Guantanamo prisoners
can challenge detention

 
WASHINGTON: The US Supreme Court Thursday ruled prisoners at the Guantanamo military base have a right to challenge their detention in US civilian courts, dealing a stiff rebuke to the Bush administration.

“The laws and constitution are designed to survive, and remain in force, in extraordinary times,” the court said in its historic ruling, the third blow in four years to the government’s case for trying “war on terror” suspects in military tribunals. “Liberty and security can be reconciled; and in our system they are reconciled within the framework of the law.”

The court ruled by five to four that prisoners in the US military prison in southeastern Cuba “have the constitutional privilege of habeas corpus.”

President George W. Bush said he would abide by the decision but disagreed with it, and would consider seeking new legislation, while the Pentagon said it would examine the implications of the ruling.

“It’s a Supreme Court decision, we’ll abide by the court’s decision.

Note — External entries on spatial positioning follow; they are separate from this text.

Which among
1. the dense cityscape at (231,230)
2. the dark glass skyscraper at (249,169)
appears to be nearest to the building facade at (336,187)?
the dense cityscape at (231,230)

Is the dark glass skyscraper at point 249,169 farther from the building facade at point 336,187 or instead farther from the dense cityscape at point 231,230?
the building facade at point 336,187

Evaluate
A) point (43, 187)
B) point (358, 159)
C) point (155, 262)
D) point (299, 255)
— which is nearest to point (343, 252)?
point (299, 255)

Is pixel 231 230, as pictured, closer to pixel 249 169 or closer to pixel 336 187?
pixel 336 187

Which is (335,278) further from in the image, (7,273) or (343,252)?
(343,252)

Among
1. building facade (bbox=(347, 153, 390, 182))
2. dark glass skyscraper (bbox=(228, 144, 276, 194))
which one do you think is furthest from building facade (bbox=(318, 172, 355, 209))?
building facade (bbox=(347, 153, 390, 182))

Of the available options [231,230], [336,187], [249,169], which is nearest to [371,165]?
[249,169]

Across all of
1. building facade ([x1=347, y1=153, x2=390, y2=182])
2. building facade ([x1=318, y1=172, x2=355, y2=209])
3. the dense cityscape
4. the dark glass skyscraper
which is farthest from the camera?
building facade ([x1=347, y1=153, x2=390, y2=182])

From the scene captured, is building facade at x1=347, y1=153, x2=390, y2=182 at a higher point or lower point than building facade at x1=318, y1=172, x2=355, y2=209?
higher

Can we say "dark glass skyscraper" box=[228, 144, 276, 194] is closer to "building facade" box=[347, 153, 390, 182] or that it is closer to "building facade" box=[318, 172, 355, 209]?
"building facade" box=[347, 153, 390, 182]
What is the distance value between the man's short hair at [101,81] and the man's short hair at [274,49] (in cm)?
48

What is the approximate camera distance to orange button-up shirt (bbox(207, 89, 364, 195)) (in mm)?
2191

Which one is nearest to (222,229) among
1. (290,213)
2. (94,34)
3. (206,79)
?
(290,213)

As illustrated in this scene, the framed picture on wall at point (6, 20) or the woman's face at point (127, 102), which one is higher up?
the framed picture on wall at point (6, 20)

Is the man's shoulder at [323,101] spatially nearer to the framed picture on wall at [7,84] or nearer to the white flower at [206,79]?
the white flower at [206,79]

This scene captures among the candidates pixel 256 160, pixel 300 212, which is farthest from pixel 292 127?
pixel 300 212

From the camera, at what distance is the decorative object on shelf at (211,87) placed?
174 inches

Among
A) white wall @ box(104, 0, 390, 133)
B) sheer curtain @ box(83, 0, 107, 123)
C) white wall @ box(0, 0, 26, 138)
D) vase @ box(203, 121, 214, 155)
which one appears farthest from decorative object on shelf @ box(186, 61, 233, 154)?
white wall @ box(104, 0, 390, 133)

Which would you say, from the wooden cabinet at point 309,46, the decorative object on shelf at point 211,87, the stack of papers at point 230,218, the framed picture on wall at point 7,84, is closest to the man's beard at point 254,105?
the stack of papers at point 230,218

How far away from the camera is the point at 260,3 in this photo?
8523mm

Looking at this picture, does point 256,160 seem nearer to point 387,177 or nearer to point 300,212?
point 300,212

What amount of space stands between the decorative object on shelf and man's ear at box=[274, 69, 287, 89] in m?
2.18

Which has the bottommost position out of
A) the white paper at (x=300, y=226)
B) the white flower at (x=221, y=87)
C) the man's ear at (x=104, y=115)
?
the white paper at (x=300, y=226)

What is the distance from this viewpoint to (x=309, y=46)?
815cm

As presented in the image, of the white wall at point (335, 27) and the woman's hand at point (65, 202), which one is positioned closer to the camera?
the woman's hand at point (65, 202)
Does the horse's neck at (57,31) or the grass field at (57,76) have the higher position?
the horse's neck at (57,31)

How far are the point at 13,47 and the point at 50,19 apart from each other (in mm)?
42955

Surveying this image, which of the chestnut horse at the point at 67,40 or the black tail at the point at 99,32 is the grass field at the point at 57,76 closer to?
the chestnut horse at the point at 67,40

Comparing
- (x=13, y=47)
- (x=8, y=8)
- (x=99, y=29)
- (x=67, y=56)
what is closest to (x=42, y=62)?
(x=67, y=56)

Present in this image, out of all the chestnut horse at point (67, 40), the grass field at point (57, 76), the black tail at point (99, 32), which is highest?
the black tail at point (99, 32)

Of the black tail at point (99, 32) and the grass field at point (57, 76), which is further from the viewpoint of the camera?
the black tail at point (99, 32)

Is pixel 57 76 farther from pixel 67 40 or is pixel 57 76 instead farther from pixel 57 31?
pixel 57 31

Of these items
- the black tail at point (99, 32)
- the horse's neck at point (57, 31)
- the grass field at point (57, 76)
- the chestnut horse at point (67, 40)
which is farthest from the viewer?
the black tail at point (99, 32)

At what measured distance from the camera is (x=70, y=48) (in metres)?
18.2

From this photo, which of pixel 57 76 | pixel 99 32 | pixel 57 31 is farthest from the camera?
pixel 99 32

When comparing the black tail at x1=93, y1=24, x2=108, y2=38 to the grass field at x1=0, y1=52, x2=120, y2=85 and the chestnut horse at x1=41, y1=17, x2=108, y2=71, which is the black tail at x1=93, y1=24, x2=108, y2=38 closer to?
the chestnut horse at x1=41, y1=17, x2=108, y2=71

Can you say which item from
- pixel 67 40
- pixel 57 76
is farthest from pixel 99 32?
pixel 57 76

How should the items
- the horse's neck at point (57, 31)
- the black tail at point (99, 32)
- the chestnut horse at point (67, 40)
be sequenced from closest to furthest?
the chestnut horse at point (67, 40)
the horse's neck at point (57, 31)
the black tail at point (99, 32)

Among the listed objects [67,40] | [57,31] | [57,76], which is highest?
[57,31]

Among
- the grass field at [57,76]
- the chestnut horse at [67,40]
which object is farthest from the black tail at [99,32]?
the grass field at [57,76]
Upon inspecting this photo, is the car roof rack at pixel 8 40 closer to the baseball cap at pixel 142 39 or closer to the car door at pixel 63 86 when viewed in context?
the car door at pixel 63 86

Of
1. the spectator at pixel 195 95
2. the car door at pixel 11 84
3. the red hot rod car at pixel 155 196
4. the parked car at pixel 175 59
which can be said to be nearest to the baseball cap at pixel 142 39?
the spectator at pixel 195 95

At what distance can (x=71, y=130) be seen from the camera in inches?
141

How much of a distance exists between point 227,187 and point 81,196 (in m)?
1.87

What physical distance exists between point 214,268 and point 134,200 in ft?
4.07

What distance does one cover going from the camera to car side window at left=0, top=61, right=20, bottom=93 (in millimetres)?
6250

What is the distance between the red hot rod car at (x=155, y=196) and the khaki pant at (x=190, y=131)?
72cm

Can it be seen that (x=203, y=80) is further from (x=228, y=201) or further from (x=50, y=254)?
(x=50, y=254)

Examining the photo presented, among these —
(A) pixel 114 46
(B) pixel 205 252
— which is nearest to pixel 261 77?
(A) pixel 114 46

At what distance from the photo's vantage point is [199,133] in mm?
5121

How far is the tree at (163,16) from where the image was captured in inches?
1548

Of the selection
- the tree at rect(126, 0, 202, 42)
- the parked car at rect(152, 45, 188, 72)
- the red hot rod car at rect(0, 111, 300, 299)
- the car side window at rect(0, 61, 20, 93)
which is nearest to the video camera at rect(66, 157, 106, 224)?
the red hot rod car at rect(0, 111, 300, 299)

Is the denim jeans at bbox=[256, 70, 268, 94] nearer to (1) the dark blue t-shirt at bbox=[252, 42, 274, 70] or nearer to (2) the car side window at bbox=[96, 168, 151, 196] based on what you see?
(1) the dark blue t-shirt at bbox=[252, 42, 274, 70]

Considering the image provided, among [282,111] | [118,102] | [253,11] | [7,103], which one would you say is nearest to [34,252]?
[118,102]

That doesn’t mean I have to agree with it,” Bush said from Rome during a European tour.

Thursday’s ruling should now give the prisoners and their legal teams the right to demand to know on what basis they are being held.

So far the Bush administration has refused to unveil the body of evidence to justify the prisoners’ continued detention, saying it would endanger national security.

It was not immediately clear how Thursday’s ruling would affect those 270 detainees still held in the jail, opened in January 2002 to deal with suspects rounded up in the US “war on terror.”

Two-thirds of the 800 prisoners who have passed through Guantanamo’s barbed-wire gates have been freed, mostly without charge, after several years in captivity.

Australian David Hicks is the only “war on terror” detainee to have so far been sentenced at Guantanamo after pleading guilty in a deal which allowed him to serve out his nine-month term at home.

Justice Department spokesman Peter Carr said the department was disappointed with the ruling and would review it, but noted that it did not directly affect the 20 Guantanamo detainees who currently face trial before military commissions, and military commission trials will continue to go forward.

Those trials include Khalid Sheikh Mohammed, considered the mastermind of the September 11, 2001 terror attacks in the United States, and Osama bin Laden’s driver, Salim Hamdan.

The Supreme Court took up the issue of Guantanamo inmates in 2004 and again in 2006, ruling both times that detainees had a statutory—legal but not constitutional—right to contest their indefinite detention.